Would he or wouldn’t he? The most pressing question after the Capitals finished off the Tampa Bay Lightning in Game 7 on Wednesday to clinch a spot in the Stanley Cup finals was whether Washington captain Alex Ovechkin would cast aside superstition and touch the Prince of Wales Trophy, awarded to the Eastern Conference champion.

Ovechkin didn’t just touch the trophy; he picked it up, skated over to his teammates and arranged a group photo with the Capitals’ new hardware in the center of the shot.

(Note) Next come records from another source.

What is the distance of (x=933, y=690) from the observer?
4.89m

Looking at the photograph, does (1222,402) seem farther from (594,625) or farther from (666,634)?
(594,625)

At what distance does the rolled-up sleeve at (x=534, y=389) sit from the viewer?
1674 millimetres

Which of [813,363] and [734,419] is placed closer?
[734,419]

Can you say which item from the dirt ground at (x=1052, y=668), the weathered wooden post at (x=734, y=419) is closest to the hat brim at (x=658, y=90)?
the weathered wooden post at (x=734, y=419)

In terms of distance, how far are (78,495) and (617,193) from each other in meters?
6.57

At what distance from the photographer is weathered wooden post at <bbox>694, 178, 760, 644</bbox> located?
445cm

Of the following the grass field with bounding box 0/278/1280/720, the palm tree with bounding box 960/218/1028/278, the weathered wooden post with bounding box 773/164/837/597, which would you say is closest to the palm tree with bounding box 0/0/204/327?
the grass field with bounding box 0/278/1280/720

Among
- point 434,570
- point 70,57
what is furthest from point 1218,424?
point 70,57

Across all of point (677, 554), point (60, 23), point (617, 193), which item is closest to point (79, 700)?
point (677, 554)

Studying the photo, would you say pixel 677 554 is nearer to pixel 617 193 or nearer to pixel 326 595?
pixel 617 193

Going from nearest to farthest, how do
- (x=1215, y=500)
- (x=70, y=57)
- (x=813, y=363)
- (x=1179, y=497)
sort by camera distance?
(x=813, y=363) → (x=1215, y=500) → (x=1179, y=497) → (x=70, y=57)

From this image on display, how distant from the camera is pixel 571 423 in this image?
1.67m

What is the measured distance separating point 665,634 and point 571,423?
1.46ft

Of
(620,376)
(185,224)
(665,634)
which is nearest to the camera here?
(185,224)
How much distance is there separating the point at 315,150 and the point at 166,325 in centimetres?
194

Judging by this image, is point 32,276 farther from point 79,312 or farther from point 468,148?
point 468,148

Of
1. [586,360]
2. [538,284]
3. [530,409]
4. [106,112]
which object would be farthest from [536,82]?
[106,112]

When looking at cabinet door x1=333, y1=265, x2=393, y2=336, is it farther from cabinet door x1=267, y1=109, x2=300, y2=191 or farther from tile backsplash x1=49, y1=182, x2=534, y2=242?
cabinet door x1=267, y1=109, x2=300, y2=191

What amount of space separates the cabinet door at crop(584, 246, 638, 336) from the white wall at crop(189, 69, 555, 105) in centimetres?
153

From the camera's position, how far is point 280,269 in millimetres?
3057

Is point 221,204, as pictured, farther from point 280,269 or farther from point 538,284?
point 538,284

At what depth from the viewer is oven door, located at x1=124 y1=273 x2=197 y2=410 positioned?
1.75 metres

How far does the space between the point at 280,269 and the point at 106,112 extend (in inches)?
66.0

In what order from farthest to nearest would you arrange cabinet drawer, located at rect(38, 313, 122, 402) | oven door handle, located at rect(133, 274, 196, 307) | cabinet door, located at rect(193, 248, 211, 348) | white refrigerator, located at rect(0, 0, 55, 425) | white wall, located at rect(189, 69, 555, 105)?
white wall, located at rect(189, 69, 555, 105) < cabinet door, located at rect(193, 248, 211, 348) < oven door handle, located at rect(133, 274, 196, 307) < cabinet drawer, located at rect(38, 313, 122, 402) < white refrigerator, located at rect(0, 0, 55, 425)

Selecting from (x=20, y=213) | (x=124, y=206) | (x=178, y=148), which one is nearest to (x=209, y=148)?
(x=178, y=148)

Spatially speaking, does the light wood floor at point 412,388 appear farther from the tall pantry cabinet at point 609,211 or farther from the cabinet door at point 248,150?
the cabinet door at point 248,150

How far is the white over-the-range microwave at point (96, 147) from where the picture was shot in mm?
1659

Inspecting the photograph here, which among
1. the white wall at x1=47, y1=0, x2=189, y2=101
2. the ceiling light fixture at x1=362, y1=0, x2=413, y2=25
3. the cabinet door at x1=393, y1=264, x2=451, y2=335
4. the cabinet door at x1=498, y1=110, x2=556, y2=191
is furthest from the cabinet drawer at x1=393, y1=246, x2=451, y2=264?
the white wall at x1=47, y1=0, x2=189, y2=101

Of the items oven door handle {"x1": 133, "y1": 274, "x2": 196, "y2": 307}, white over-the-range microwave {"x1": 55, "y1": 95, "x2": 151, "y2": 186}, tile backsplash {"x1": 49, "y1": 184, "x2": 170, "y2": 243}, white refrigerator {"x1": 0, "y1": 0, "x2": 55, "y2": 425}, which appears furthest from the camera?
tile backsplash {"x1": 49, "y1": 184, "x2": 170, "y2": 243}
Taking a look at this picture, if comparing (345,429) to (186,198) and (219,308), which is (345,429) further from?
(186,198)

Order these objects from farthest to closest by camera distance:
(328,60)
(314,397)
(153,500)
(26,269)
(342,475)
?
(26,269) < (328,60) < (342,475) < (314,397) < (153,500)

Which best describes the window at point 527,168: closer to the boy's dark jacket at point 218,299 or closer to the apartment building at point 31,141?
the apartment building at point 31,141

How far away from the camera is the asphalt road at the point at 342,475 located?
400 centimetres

So, what’s the big deal? Well, some believe the Eastern Conference champions should refrain from touching the Prince of Wales Trophy and the Western Conference champions should keep their hands off the Clarence S. Campbell Bowl because neither trophy is the Stanley Cup, and the only thing that’s worth winning is the Stanley Cup, and touching a trophy that isn’t the Stanley Cup might be a curse. It’s a silly superstition that dates to 1997, when Flyers captain Eric Lindros refused to accept the Prince of Wales Trophy after Philadelphia defeated the New York Rangers in the Eastern Conference finals.

“We’ve made it three steps, and it’s four to win it all,” explained Lindros, who looked at the Prince of Wales Trophy with disdain.

The Flyers were swept by the Red Wings that year, but the no-touching tradition caught on, even if it took a few years. In 1998, the Capitals defeated the Buffalo Sabres in the Eastern Conference finals and had no qualms about celebrating with the Prince of Wales Trophy.


The Capitals celebrated with the Prince of Wales Trophy in 1998. (Charles Agel/Associated Press)

During NBC Sports Network’s postgame show Wednesday, analysts Keith Jones and Mike Milbury briefly discussed Ovechkin’s decision to touch the trophy.

“Dale Hunter, the former captain, who had waited a long time for his chance, picked it up and skated over to the rest of his teammates,” Jones said, recalling Washington’s only other Eastern Conference finals win in 1998. “They lost four straight to the Red Wings, so history has not been great to the Capitals.”

“They don’t believe in that,” Milbury said.

“This team’s been too good to believe it, to be honest with you,” Jones agreed.

“It’s a beautiful trophy. It’s a great accomplishment,” Milbury said. “There’s nothing wrong with picking it up. You don’t have to parade it around like you won the Stanley Cup. You pick it up; you walk it into the room. It’s a symbol of something special that you accomplished.”

There’s also scant evidence that touching the trophy brings any sort of bad luck. Since losing his first Stanley Cup finals appearance in 2008 after not touching the Prince of Wales Trophy, Penguins captain Sidney Crosby has touched the trophy three times and gone on to win the Stanley Cup three times. The Nashville Predators refused to touch the Clarence S. Campbell Bowl after winning the Western Conference last year and lost to the Penguins in the Stanley Cup finals. Of the 20 Stanley Cup winners since 1997, 10 touched the conference championship trophy, and 10 did not. Of the 20 Stanley Cup losers since 1997, seven touched the conference championship trophy, and 13 did not. Some superstition.

There have been four instances over the past 20 years in which the Eastern Conference and Western Conference champions both touched their respective trophies. The Western Conference team went on to win the Stanley Cup in three of those years, including 1998, when the Detroit Red Wings swept the Capitals. That could bode well for the Vegas Golden Knights, who, upon former Penguins goalie Marc-Andre Fleury’s advice, became the first Western Conference champion since the 2004 Calgary Flames to touch the Clarence S. Campbell Bowl after closing out Winnipeg on Sunday.

“We decided as a group to take it because we went through the experience together,” Vegas defenseman Deryk Engelland told reporters afterward. “[Fleury] has been the backbone to our team, so more or less it came down to what he wanted to do.”

Meanwhile, it’s unclear whether Ovechkin has let the Prince of Wales Trophy out of his sight since deciding to touch it. The Capitals should bring the thing to Las Vegas. Superstitions and jinxes apparently are no match for this year’s team.